The W11 has a system which Mercedes had developed called Dual-Axis Steering (DAS) which allowed the driver to adjust the toe of the front wheels to optimise mechanical grip by pulling or pushing on the steering wheel. DAS allowed the drivers to warm the car's tyres more efficiently by having a zero toe but allows for better cornering ability by using a negative toe, a feature which was of particular significance on circuits with long straights. DAS was removed from the car after the 2020 championship as the system was banned for 2021. The design of the rear suspension was changed from that used in the previous car with the goal of reducing understeer.

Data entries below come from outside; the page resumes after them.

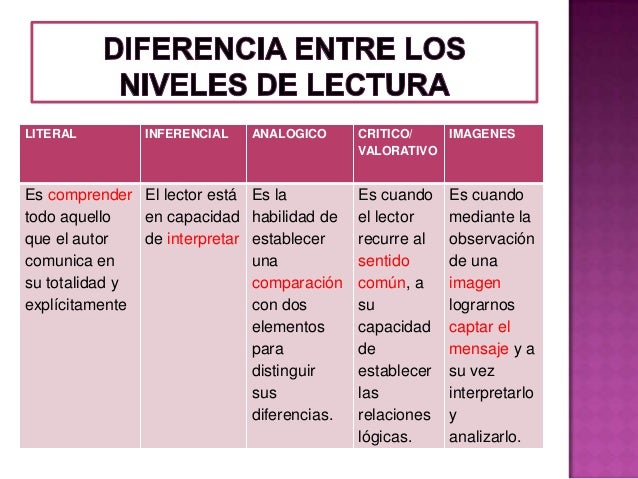 DIFERENCIA ENTRE LOS NIVELES DE LECTURA

| LITERAL | INFERENCIAL | ANALOGICO | CRITICO/ VALORATIVO | IMAGENES |
|---|---|---|---|---|
| Es comprender todo aquello que el autor comunica en su totalidad y explícitamente | El lector está en capacidad de interpretar | Es la habilidad de establecer una comparación con dos elementos para distinguir sus diferencias. | Es cuando el lector recurre al sentido común, a su capacidad de establecer las relaciones lógicas. | Es cuando mediante la observación de una imagen lograrnos captar el mensaje y a su vez interpretarlo y analizarlo. |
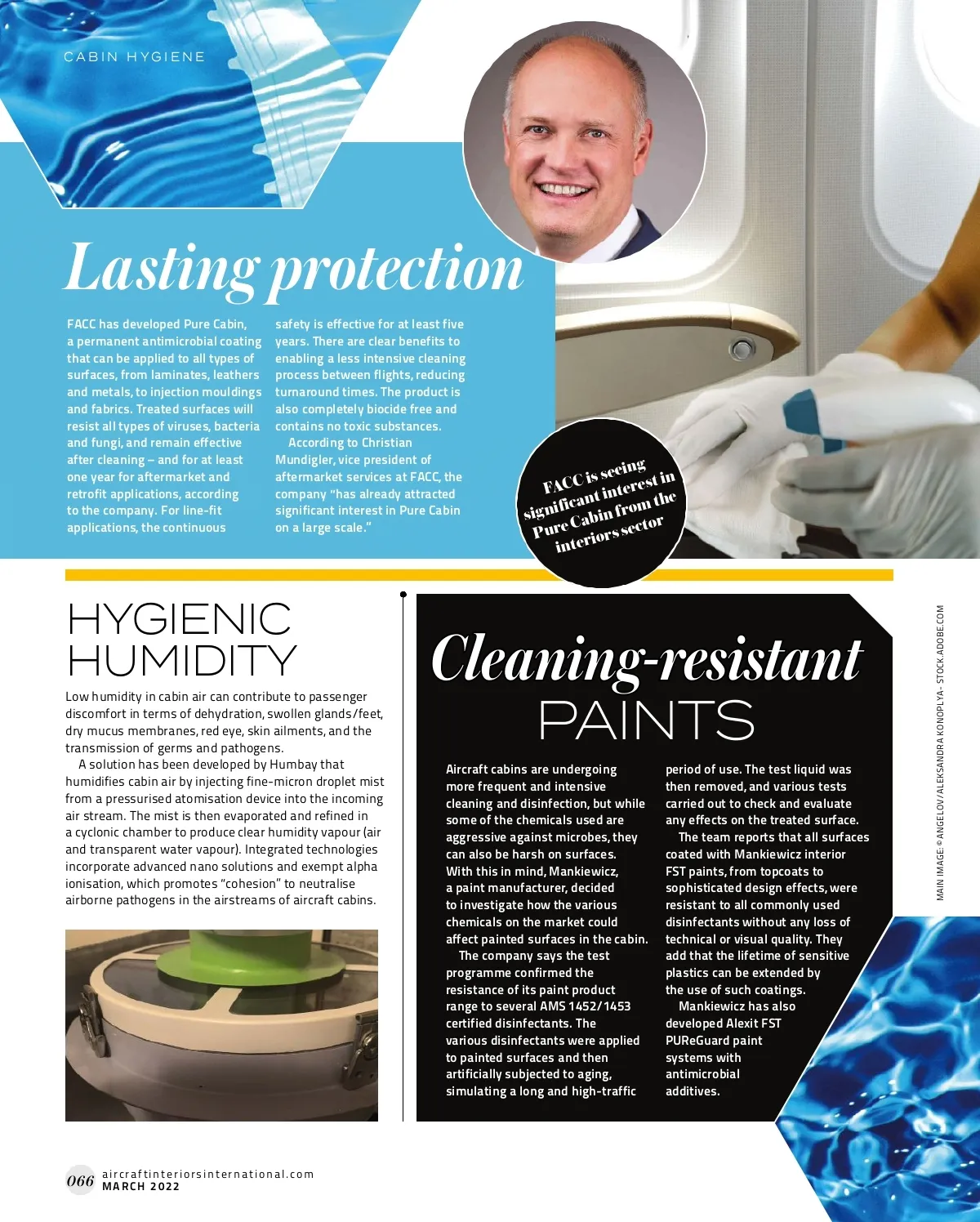 CABIN HYGIENE

Lasting protection

FACC has developed Pure Cabin, a permanent antimicrobial coating that can be applied to all types of surfaces, from laminates, leathers and metals, to injection mouldings and fabrics. Treated surfaces will resist all types of viruses, bacteria and fungi, and remain effective after cleaning – and for at least one year for aftermarket and retrofit applications, according to the company. For line-fit applications, the continuous safety is effective for at least five years. There are clear benefits to enabling a less intensive cleaning process between flights, reducing turnaround times. The product is also completely biocide free and contains no toxic substances.

According to Christian Mundigler, vice president of aftermarket services at FACC, the company "has already attracted significant interest in Pure Cabin on a large scale."

FACC is seeing significant interest in Pure Cabin from the interiors sector

HYGIENIC HUMIDITY

Low humidity in cabin air can contribute to passenger discomfort in terms of dehydration, swollen glands/feet, dry mucus membranes, red eye, skin ailments, and the transmission of germs and pathogens.

A solution has been developed by Humbay that humidifies cabin air by injecting fine-micron droplet mist from a pressurised atomisation device into the incoming air stream. The mist is then evaporated and refined in a cyclonic chamber to produce clear humidity vapour (air and transparent water vapour). Integrated technologies incorporate advanced nano solutions and exempt alpha ionisation, which promotes "cohesion" to neutralise airborne pathogens in the airstreams of aircraft cabins.

Cleaning-resistant PAINTS

Aircraft cabins are undergoing more frequent and intensive cleaning and disinfection, but while some of the chemicals used are aggressive against microbes, they can also be harsh on surfaces. With this in mind, Mankiewicz, a paint manufacturer, decided to investigate how the various chemicals on the market could affect painted surfaces in the cabin.

The company says the test programme confirmed the resistance of its paint product range to several AMS 1452/1453 certified disinfectants. The various disinfectants were applied to painted surfaces and then artificially subjected to aging, simulating a long and high-traffic period of use. The test liquid was then removed, and various tests carried out to check and evaluate any effects on the treated surface.

The team reports that all surfaces coated with Mankiewicz interior FST paints, from topcoats to sophisticated design effects, were resistant to all commonly used disinfectants without any loss of technical or visual quality. They add that the lifetime of sensitive plastics can be extended by the use of such coatings.

Mankiewicz has also developed Alexit FST PUReGuard paint systems with antimicrobial additives.

MAIN IMAGE: © ANGELOV/ALEKSANDRA KONOPLYA - STOCK.ADOBE.COM

066 aircraftinteriorsinternational.com MARCH 2022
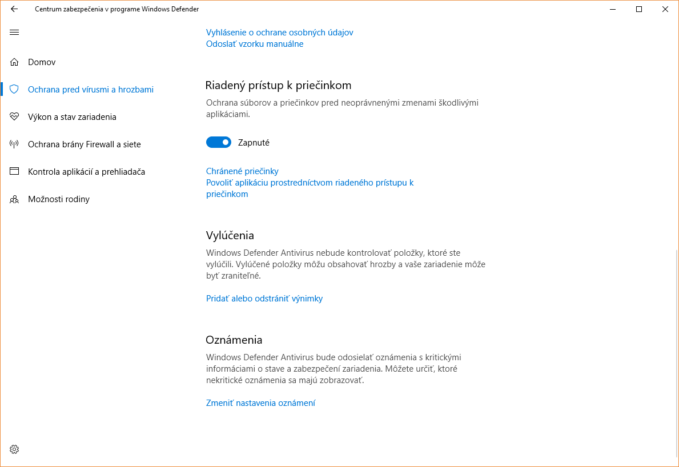 Centrum zabezpečenia v programe Windows Defender

Domov

Ochrana pred vírusmi a hrozbami

Výkon a stav zariadenia

Ochrana brány Firewall a siete

Kontrola aplikácií a prehliadača

Možnosti rodiny

Vyhlásenie o ochrane osobných údajov
Odoslať vzorku manuálne

Riadený prístup k priečinkom

Ochrana súborov a priečinkov pred neoprávnenými zmenami škodlivými aplikáciami.

Zapnuté

Chránené priečinky
Povoliť aplikáciu prostredníctvom riadeného prístupu k priečinkom

Vylúčenia

Windows Defender Antivirus nebude kontrolovať položky, ktoré ste vylúčili. Vylúčené položky môžu obsahovať hrozby a vaše zariadenie môže byť zraniteľné.

Pridať alebo odstrániť výnimky

Oznámenia

Windows Defender Antivirus bude odosielať oznámenia s kritickými informáciami o stave a zabezpečení zariadenia. Môžete určiť, ktoré nekritické oznámenia sa majú zobrazovať.

Zmeniť nastavenia oznámení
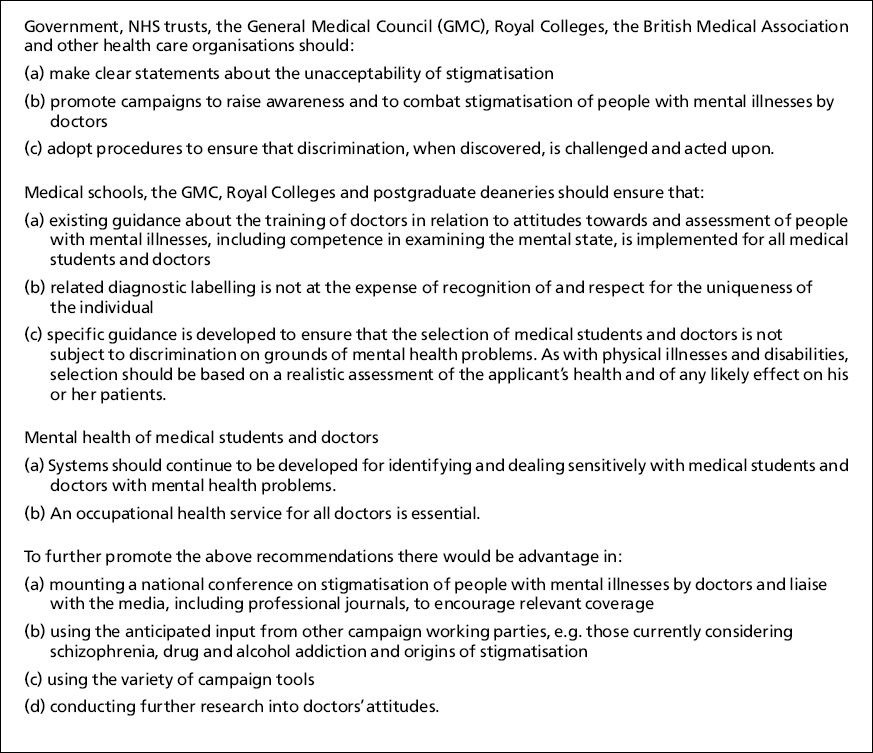 Government, NHS trusts, the General Medical Council (GMC), Royal Colleges, the British Medical Association and other health care organisations should:

(a) make clear statements about the unacceptability of stigmatisation

(b) promote campaigns to raise awareness and to combat stigmatisation of people with mental illnesses by doctors

(c) adopt procedures to ensure that discrimination, when discovered, is challenged and acted upon.

Medical schools, the GMC, Royal Colleges and postgraduate deaneries should ensure that:

(a) existing guidance about the training of doctors in relation to attitudes towards and assessment of people with mental illnesses, including competence in examining the mental state, is implemented for all medical students and doctors

(b) related diagnostic labelling is not at the expense of recognition of and respect for the uniqueness of the individual

(c) specific guidance is developed to ensure that the selection of medical students and doctors is not subject to discrimination on grounds of mental health problems. As with physical illnesses and disabilities, selection should be based on a realistic assessment of the applicant's health and of any likely effect on his or her patients.

Mental health of medical students and doctors

(a) Systems should continue to be developed for identifying and dealing sensitively with medical students and doctors with mental health problems.

(b) An occupational health service for all doctors is essential.

To further promote the above recommendations there would be advantage in:

(a) mounting a national conference on stigmatisation of people with mental illnesses by doctors and liaise with the media, including professional journals, to encourage relevant coverage

(b) using the anticipated input from other campaign working parties, e.g. those currently considering schizophrenia, drug and alcohol addiction and origins of stigmatisation

(c) using the variety of campaign tools

(d) conducting further research into doctors' attitudes.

Following the postponement of the season and the growing worldwide support for the Black Lives Matter movement, it was announced in late June the W11 would feature black as the primary colour instead of the traditional silver that was present on its predecessors. Driver Lewis Hamilton prompted the livery change, saying he wanted the team to show its support for the cause through more than just social media posts, which led to the idea to adopt a new livery and launch a drive to improve diversity within the team.

==Season summary==

=== Opening rounds ===
At the season-opening Austrian Grand Prix, Bottas qualified on pole position. Hamilton initially qualified in second place but prior to the race, he received a three-place grid penalty for failing to slow down sufficiently for yellow flags at the end of qualifying, dropping him to fifth. Despite both drivers having to deal with gearbox issues which developed during the race, Bottas went on the win the race, the eighth of his career. Hamilton quickly recovered to second place but in the closing laps of the race received a five-second time penalty for causing a collision with Alexander Albon. Hamilton crossed the finish line in second but the penalty demoted him to fourth place. Hamilton took pole position at the rain-affected qualifying session for the , over 1.2 seconds clear of nearest rival Max Verstappen. Hamilton led most of the race and took the W11's second consecutive victory, whilst Bottas overtook Verstappen in the closing laps to finish second, having started fourth on the grid.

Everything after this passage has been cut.